Transparency and integrity: solving the problem
Most research experts and systematic reviewers agree that complete transparency of clinical trial data – whether successful or not – is the cornerstone of an optimal, evidence-based method of monitoring drug efficacy. It’s a goal that relies on more effective governance of research on a national or even international level, as well as more meaningful enforcement of data sharing regulations. After all, one of the recent BMJ studies revealed that despite the publication of US trial results summaries being made mandatory in 2007, only 22% have actually done so.
Loder and Lehman laid out their recommendations for ensuring data transparency in their BMJ editorial. "This may require the global organisation of a suitable shared database for all raw data from human trials – an obvious next step for the World Health Organization after its excellent work on the International Clinical Trials Registry Platform Search Portal," they wrote.
"Concealment of data should be regarded as the serious ethical breach that it is, and clinical researchers who fail to disclose data should be subject to disciplinary action by professional organisations."
Tovey, meanwhile, offers a powerful argument that failed trials should be published just as consistently as those that are successful. In the case of the Northwick Park Hospital drug trials in the UK in 2006, during which six healthy trial volunteers were left critically ill, some with multiple organ failure, responsible reporting of data at an earlier stage could have prevented a near-fatal disaster.
"That drug had been given to a person before and it had had the same consequence," says Tovey. "Clearly the researcher thought, ‘this drug is doomed, I don’t need to write this up because it’s a very damaging drug.’
"But of course the failure to pass on that knowledge was disastrous down the line. So there should be a compulsion that whatever happens in a trial, that information will be shared appropriately."

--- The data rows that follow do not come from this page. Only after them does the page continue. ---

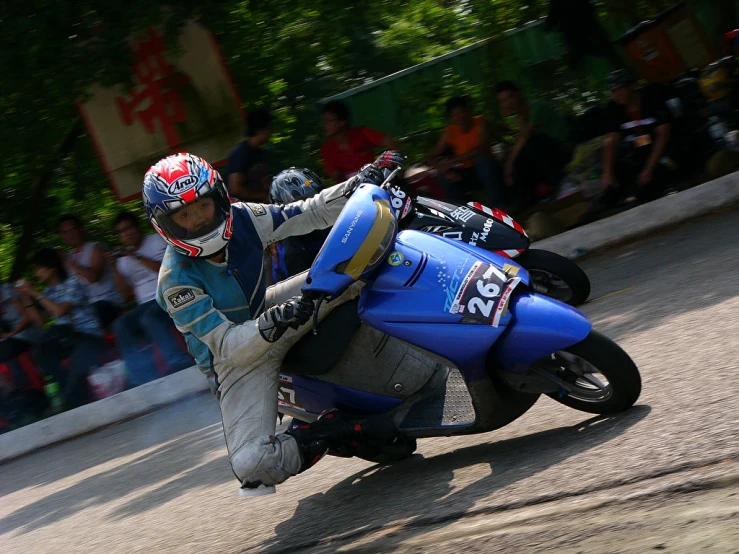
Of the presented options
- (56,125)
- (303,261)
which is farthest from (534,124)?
(56,125)

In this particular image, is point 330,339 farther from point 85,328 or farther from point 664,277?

Clinical trial transparency is a simple premise which has proved extremely difficult to implement in reality. If the risk of costly and potentially tragic pharmaceutical errors is to be minimised in the future, the consensus seems to be that regulators and international bodies must work together to develop a unified, compulsory system for all trial data to be stored and disseminated for in-depth review.
When data, or the lack of it, has the power over life and death, the reporting of that data to the public becomes a moral imperative. It’s only fair that the world is provided with a system that has been built to reflect just that.